Whooping Crane (Earl Nottingham, Texas Parks & Wildlife Dept.)

DALLAS (1080 KRLD) – North America’s tallest birds, the endangered Whooping Crane (Grus americana), have begun their annual 2,400-mile fall migration from Canada to Texas.

Since the 1940’s ‘Whoopers’ have wintered along the Texas Gulf coast near Rockport on the Aransas National Wildlife Refuge. As the rare birds approach our area, Texas Whooper Watch, a volunteer monitoring program, is inviting Texas residents to report bird sightings online.

The program was developed to help the Texas Parks and Wildlife Department learn more about the endangered species and their winter habitats in Texas.

According to U.S. Fish & Wildlife Services, in 1942 there were only 16 Whooping Cranes left in what was thought to be the last flock in the world. Since then, conservation efforts have led to a limited recovery. As of 2011, there were an estimated 400+ birds in the wild and more than 165 in captivity.
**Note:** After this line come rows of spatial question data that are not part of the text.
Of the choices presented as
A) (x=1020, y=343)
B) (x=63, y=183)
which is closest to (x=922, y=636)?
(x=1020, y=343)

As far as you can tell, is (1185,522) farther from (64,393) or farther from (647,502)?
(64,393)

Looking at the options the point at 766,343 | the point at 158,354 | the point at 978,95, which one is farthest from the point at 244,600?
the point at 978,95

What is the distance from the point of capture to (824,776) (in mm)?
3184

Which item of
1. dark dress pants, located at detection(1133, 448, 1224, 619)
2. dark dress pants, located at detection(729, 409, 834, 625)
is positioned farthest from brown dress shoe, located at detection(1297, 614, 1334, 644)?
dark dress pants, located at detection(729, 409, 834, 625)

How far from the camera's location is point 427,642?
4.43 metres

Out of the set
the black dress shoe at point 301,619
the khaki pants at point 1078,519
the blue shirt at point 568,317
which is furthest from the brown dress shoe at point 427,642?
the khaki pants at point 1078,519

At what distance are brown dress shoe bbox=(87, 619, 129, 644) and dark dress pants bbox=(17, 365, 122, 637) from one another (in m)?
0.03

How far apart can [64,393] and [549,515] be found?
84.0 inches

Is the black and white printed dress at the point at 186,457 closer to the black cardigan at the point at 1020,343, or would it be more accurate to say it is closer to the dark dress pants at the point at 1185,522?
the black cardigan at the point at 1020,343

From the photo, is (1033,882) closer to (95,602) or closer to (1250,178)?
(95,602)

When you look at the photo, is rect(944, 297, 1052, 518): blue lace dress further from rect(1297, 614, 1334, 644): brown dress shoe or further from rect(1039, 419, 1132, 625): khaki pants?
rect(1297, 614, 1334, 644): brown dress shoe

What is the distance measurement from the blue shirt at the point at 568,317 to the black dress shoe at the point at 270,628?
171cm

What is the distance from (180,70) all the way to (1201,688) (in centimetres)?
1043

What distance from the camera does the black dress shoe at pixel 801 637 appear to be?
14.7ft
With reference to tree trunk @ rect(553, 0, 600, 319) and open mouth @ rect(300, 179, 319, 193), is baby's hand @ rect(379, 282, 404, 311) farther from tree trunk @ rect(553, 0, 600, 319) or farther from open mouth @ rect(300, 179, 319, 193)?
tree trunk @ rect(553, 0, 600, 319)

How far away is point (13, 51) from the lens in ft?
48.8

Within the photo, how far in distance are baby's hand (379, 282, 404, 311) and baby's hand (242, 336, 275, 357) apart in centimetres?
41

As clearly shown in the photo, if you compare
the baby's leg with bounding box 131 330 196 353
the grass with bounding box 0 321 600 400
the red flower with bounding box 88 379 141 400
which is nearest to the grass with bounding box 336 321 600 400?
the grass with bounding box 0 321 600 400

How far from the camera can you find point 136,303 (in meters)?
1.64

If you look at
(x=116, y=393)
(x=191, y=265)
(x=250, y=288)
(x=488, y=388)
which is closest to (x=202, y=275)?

This year biologists expect Whooping Cranes to start arriving in late October or early November. Their migratory path runs through North and Central Texas cities such as Wichita Falls, Fort Worth, Waco, Austin, and Victoria.

According to Texas Parks and Wildlife, during migration the birds often pause overnight to use wetlands for roosting and agricultural fields for feeding, but seldom remain more than one night.

The cranes are solid white in color except for black wing-tips that are visible only in flight. They fly with necks and legs outstretched.